Institutional, professional, and individual investors typically use ETFs in a variety of different investment strategies.  ETFs allow investors to have razor sharp access to parts of the market in an inexpensive and diversified manner.

It is the structure of ETFs that makes this versatility possible.  Traditional ETFs are passive investments, tracking an index.   However, some alternative ETFs have been developed recently that are active and have different structures.  For the plain-vanilla ETF, the objective is to precisely track its index.  In this way, an investor can know intraday the value of the underlying holdings.  This can give insight into the efficiency of the ETF’s management.  The value of the underlying holdings is called the net asset value (NAV) and the intraday holdings value is referred to as the intraday indicative value (IIV).

ETFs trade throughout the day like stocks, while having other characteristics that are mutual fund-like.  Since the underlying holdings can be exactly determined throughout the day, the basket of underlying holdings can be traded and valued extremely efficiently.  In some cases, trading the basket of securities (the ETF) is much more efficient than actually trading the individual holdings- this makes ETFs, with their low expense ratios, a great bargain.  For instance, trading a diversified basket of commodities may be more efficient than going out into the futures exchange and managing a dozen rolling futures contracts.
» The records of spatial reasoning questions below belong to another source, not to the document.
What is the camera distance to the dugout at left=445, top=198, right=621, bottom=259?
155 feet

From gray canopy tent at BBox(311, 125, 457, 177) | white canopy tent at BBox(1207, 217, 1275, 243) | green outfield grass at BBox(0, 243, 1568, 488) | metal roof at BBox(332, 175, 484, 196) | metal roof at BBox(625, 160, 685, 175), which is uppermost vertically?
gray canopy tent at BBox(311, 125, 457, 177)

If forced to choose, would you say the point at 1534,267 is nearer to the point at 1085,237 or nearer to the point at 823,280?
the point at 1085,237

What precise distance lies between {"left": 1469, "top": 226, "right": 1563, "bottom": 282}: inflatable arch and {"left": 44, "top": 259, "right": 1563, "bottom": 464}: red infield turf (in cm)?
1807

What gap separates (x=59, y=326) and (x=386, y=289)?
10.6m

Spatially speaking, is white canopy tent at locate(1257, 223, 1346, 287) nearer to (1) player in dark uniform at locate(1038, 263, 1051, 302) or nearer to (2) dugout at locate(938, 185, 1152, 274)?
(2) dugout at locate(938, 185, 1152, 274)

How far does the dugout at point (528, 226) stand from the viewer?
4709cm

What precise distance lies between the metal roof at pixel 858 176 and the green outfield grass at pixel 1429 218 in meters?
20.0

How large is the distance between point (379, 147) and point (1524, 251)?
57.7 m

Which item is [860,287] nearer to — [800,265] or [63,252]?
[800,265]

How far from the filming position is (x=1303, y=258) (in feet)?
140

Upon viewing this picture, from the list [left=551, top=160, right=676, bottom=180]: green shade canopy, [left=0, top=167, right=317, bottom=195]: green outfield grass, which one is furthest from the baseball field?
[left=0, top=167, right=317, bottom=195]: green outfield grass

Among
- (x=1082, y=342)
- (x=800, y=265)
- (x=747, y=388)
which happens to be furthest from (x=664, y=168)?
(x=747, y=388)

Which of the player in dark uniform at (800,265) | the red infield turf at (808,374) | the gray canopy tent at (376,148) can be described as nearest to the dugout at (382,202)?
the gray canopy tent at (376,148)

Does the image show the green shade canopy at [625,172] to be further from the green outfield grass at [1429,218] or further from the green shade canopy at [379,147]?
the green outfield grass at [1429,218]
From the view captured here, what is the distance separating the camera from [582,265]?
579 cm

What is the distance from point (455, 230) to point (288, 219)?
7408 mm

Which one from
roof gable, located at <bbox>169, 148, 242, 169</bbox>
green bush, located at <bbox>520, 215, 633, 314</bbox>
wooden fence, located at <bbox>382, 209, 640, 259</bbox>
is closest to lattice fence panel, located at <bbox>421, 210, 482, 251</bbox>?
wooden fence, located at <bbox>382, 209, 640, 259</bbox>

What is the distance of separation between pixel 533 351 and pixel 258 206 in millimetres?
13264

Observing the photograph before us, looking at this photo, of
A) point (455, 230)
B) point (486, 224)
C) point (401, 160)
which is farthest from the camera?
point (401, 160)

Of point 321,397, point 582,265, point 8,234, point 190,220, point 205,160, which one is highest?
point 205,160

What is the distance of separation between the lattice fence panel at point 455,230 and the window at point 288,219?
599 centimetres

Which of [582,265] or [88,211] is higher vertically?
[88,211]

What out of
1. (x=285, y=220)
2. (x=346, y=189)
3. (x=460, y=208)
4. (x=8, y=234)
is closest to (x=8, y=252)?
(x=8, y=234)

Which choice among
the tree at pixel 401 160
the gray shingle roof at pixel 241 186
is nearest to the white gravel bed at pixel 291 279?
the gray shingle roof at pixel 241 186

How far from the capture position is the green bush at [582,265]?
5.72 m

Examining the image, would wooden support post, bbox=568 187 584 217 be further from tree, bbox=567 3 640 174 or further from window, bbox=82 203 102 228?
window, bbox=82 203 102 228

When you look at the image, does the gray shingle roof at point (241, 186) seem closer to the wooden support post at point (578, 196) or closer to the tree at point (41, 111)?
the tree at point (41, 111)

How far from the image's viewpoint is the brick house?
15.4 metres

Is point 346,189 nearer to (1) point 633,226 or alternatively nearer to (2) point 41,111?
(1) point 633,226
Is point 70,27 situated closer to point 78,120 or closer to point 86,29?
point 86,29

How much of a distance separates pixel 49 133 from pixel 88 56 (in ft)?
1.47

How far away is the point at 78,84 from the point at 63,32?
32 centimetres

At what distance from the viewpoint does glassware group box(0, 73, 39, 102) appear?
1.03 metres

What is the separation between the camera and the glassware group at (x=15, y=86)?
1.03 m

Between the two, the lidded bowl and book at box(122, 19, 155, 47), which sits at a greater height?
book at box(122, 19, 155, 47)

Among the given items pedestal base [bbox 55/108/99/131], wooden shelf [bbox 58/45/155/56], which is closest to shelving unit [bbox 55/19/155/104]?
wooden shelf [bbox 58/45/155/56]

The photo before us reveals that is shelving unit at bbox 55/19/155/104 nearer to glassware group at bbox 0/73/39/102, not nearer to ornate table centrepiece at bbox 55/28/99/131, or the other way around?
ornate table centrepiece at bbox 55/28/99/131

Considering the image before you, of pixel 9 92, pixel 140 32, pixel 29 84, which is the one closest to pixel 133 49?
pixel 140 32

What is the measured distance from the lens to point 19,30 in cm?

Since ETFs trade throughout the day and track a market index, there is a built-in arbitrage feature in the structure of ETFs.  Unlike the open-ended mutual fund structure where investors can buy and sell at the NAV, ETFs trade at market prices.   This is similar to a closed-end fund where the fund can sometimes trade at a premium or discount to the NAV or the underlying securities’ value.

The built-in arbitrage feature of ETFs allows market makers, called authorized participants, to buy the basket of underlying ETF holdings on the open market and exchange those shares for ETF shares, profiting from the premium in the ETF market.  In the same way, when ETF shares are trading at a discount to the underlying holdings, market makers can come in, receive the basket of the ETF’s underlying holdings, and pay the discounted price by giving the ETF firm the price that is represented in the ETF market.  These transactions between the market makers and the ETF issuer are done in-kind, meaning that the transactions are done through the exchange of shares and not cash- causing tax consequences to be minimized, which keeps the transactions costs efficient.  Low basis shares are transferred out and high basis shares are transferred in.